Today’s Girl Guides are more likely to get badges for technology or environmental education than ironing or mending.

Today’s Girl Guides are more likely to get badges for technology or environmental education than ironing or mending.

“Things have totally changed since the days of the happy homemaker’s badges,” said Kim Verrier.

But the exhibit A Friend to All: A Celebration of Girl Guides in Central Alberta, which she curated for the Red Deer Museum and Art Gallery, also shows that the more things change, the more they stay the same.

For instance, camp clothing and badges through the years tell of ongoing adventures in Guiding — from camps in Sylvan Lake to Mexico, or Our Chalet in Switzerland.

Photographic evidence also suggests that tenting in the old days was just as fun as it is now.

Verrier points to a newspaper article from 1941 that recounts how local Girl Guides were elated to meet Hollywood actress Myrna Loy after she stumbled onto their Banff campsite.

More recent artifacts indicate that local Guides made international friendships while travelling to camps in France and Italy.

And closer to home, resourceful campers learned how to make their own “burlap sack grilled cheese sandwiches.” (Verrier revealed this involves wrapping English muffins stuffed with cheese and tomato sauce in tin foil, and then burlap soaked in wax.

The burlap is burned off, leaving a delicious melted cheese treat.)

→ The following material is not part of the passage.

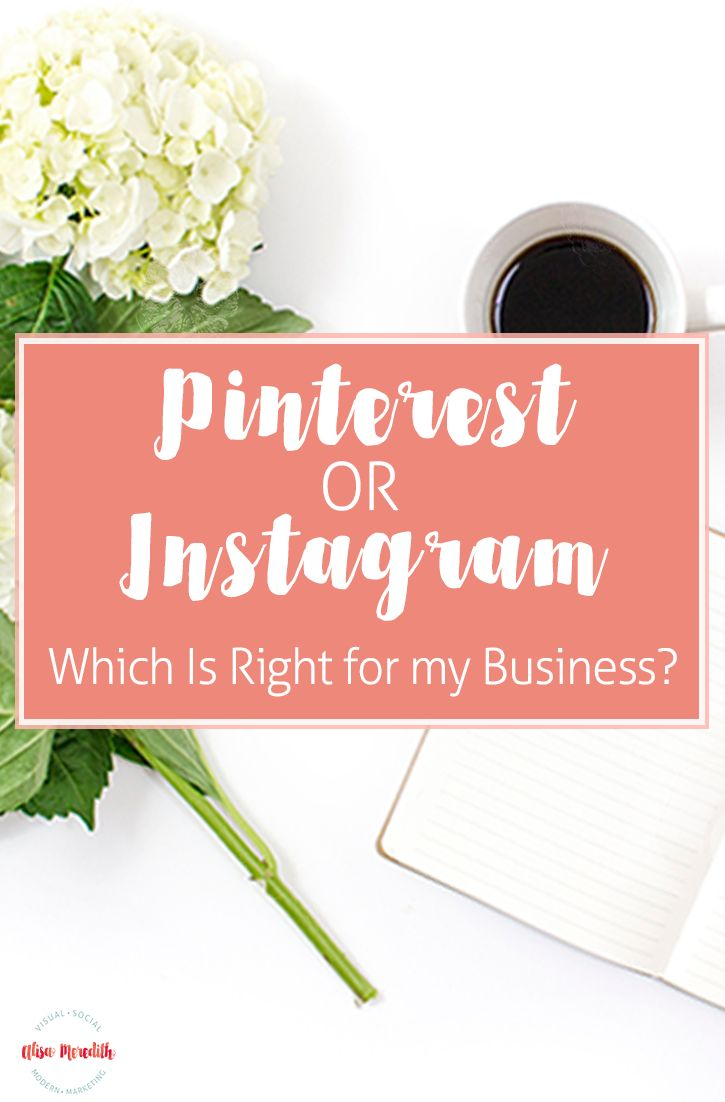 Pinterest or Instagram? Which is Right for my Business? via @alisammeredith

Verrier, who joined as a Brownie at the age of five in 1980, said she enjoyed the weekly meetings because of the friendships she made, and because there was always a new adventure awaiting.

“It was a riot.

“There were so many things I got excited about,” said Verrier — including group sing-alongs. She was thrilled to recognize during her perusal of photos for the show the enacted hand gestures for an old Brownie song, My Ship Sails From China.

Many other young girls also remain enthusiastic about Guiding.

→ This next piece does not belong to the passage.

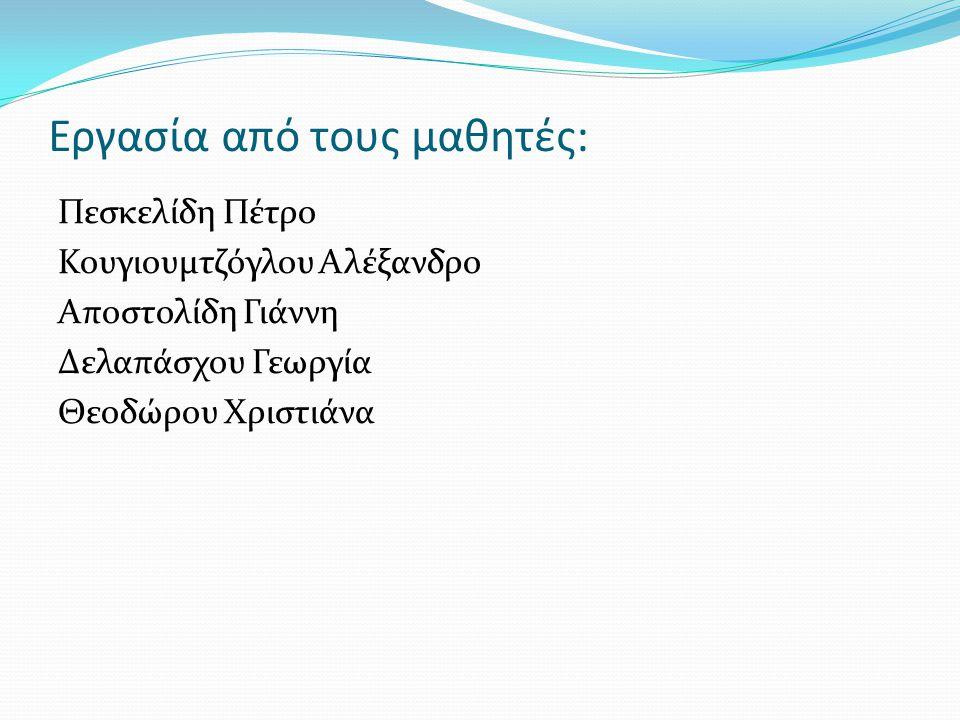 Εργασία από τους μαθητές: Πεσκελίδη Πέτρο Κουγιουμτζόγλου Αλέξανδρο Αποστολίδη Γιάννη Δελαπάσχου Γεωργία Θεοδώρου Χριστιάνα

Alberta has nearly 12,000 members in the program that encompasses 75,000 girls Canada wide.

The Parkland Region, which includes Red Deer and stretches to Ponoka, Airdire, Coronation and Rocky Mountain House, has 1,220 members.

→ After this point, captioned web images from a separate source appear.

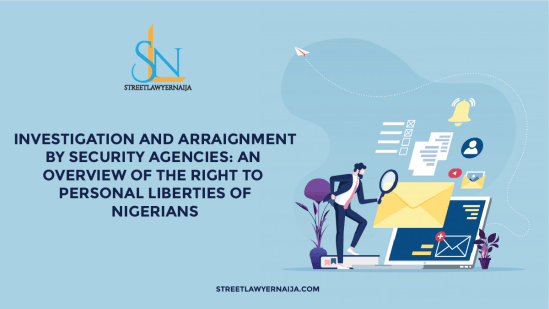 Investigation and Arraignment by Security Agencies; An Overview of the Right to Personal Liberties of Nigerians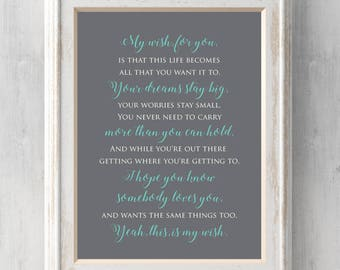Dainty rascal etsy my wish for you print rascal flatts graduation gift this life becomes all stopboris Images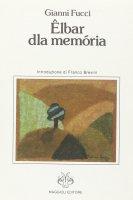 Elbar dla memória - Gianni Fucci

The enrolment went up about five per cent last year, said Caroline Lobban, a local Guider and Parkland area international advisor.

Museum visitors will recognize various uniforms through the decades — including the short-lived yellow and brown Busy Bees outfit from the late 1970s.

They will also read about highlights in local Guiding history, such as when Girl Guides chief Lady Olave Baden-Powell visited Red Deer in 1946 to meet Mickey the Beaver — or when Heather Wood (daughter of local naturalist and author Kerry Wood) was selected from all Girl Guides in Alberta to have lunch with Queen Elizabeth in 1959.

Perhaps the most important thing about the program is it has always helped create self-confident female leaders.

Verrier pointed out that among the former Girl Guides or leaders mentioned in the exhibit is Alberta Premier Alison Redford, Red Deer North MLA Mary Anne Jablonski, Alberta Wildrose Party Leader Danielle Smith, Red Deer Citizen of the Year Hazel Flewwelling, and former Red Deer City councillor Lorna Watkinson-Zimmer.

The museum display continues to Nov. 11.